Habré de aclarar antes de nada, querido lector, que el autoexordio o toda suerte de publicidad acerca de mí mismo es una de las asignaturas que suelo suspender con harta frecuencia. Si me encontrases en plena calle, sorprendido fuera de mi escondite mediocinqueño, advertirías hasta qué punto una patente ingracilidad y un fuerte acento local pueden dar al traste con cualquier pretensión de pasar por literato, amigo de las musas. De ahí que le agradezca a José Luis Pano esta oportunidad de camuflarme una vez más en la palabra escrita a la hora de dar fe de mis trabajos y mis días. Lo libresco, a fin de cuentas, es mi versión de la vida como último bastión.

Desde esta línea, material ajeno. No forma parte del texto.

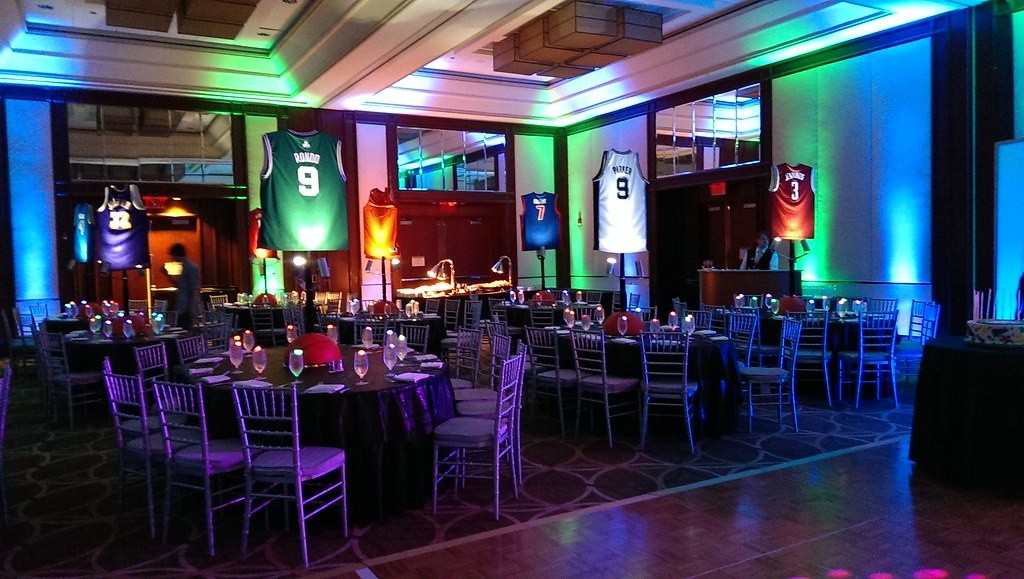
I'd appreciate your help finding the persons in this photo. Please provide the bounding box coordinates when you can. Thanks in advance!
[739,230,780,272]
[159,242,204,335]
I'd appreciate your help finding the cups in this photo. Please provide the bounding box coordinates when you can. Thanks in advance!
[328,328,338,342]
[287,329,297,344]
[386,333,399,347]
[362,328,373,354]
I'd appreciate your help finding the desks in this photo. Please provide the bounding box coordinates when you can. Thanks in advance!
[399,290,537,327]
[495,301,602,344]
[64,325,193,373]
[908,337,1024,491]
[187,345,455,445]
[721,304,901,353]
[42,314,117,332]
[537,324,741,440]
[340,312,447,354]
[222,301,286,330]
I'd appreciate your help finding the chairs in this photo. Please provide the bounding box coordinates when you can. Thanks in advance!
[0,292,941,568]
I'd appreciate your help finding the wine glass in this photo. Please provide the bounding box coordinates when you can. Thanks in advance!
[243,332,254,357]
[395,338,407,367]
[229,346,244,374]
[62,300,165,340]
[563,306,698,340]
[354,351,370,385]
[289,352,304,384]
[383,345,397,377]
[252,349,267,379]
[734,293,868,321]
[509,289,582,309]
[349,299,420,320]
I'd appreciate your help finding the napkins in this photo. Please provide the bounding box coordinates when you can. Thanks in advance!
[351,344,380,350]
[188,368,215,375]
[202,375,231,384]
[412,354,438,362]
[651,340,681,346]
[196,357,223,364]
[694,330,717,336]
[303,384,344,393]
[581,334,601,340]
[660,324,679,330]
[710,336,729,341]
[233,379,273,388]
[544,325,561,330]
[576,322,594,327]
[394,372,430,383]
[420,362,444,369]
[222,350,250,357]
[554,330,571,334]
[611,337,637,344]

Alguien, en el lejano Gijón que por azar o por destino es mi patria literaria, dijo ya en su día que mi literatura es un hortus conclusus, un espacio cerrado a un excesivo número de miradas, en el cual la imaginación y la metáfora gozan de un oscuro protagonismo. Aseguran los críticos que el escritor profesional escribe para un público, mientras que el autor aficionado escribe para sí. Puesto que yo soy multitud, personalmente no encuentro la hora de resignarme a tal clasificación. Quiero decir que en mi interior hay otro que me habla, informándome sobre una vida que dista de ser la mía. Él es quien sabe de África o Asia, del mar y del desierto, de los monzones del Índico o las sequías en la estepa escítica. Yo me limito a traducir su existencia de contrabandista o mercenario a una narrativa cuya bienintencionada poesía es mi parte de la aventura. De ahí que Beni Ibor afirme que no me reconoce en lo que escribo.

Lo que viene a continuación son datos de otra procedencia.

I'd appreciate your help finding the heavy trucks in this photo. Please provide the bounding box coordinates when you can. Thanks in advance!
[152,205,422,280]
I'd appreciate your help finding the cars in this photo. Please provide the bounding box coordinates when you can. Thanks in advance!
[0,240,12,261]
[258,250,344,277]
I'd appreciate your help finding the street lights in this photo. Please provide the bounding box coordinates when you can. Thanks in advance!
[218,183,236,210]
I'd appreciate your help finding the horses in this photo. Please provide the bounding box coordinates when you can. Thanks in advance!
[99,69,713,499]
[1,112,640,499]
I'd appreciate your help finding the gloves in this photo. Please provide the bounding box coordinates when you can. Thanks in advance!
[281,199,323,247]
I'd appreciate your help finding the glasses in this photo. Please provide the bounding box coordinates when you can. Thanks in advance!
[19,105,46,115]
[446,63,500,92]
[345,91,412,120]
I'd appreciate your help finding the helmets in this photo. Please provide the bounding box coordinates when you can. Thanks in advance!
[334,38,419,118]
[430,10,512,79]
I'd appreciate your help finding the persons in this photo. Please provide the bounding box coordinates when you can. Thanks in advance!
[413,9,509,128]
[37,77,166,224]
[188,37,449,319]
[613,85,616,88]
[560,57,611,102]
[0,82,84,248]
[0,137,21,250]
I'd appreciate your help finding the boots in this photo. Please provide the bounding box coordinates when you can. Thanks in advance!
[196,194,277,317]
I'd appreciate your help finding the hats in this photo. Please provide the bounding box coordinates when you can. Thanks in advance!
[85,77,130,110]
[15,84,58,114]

Fruto de esa anécdota son tres libros apadrinados por Trea Ediciones, pulcra editorial cuyo capitán, Álvaro Díaz, obra para mí como segundo padre. ¿Habré de añadir que no me ha acompañado la suerte? Éxito y fracaso gozan de una frontera permeable en la que todo resulta relativo, siendo como es el nuestro un país con miles de meritorios inéditos. Acostumbrado a ciertos reveses de la fortuna, no tengo por demérito la mejorable difusión de unos textos no cuantificables en su número de ventas, sino en la posibilidad de testimoniar una determinada aproximación al hecho literario. Fanático a la hora de escribir lo que me gustaría leer, echo de menos lo poético en lo narrativo y un largo viceversa. Tal la justificación o apología de una obra que no olvida lo que ya dictaminó Borges, en cuanto a lo deseable de una épica que recupere su antigua prosodia. Tal la creencia de quien nada tiene entre manos sino lo que deja por escrito.
Quién sabe. Quizás hoy este cándido pomarense, tan amante del Barbastro de los cafés y las librerías, el murmullo y la cultura, les haya informado de que, a veces, escribir no es sino poner un pie delante del otro, en un mundo de voces interiores y apuestas por la iluminación.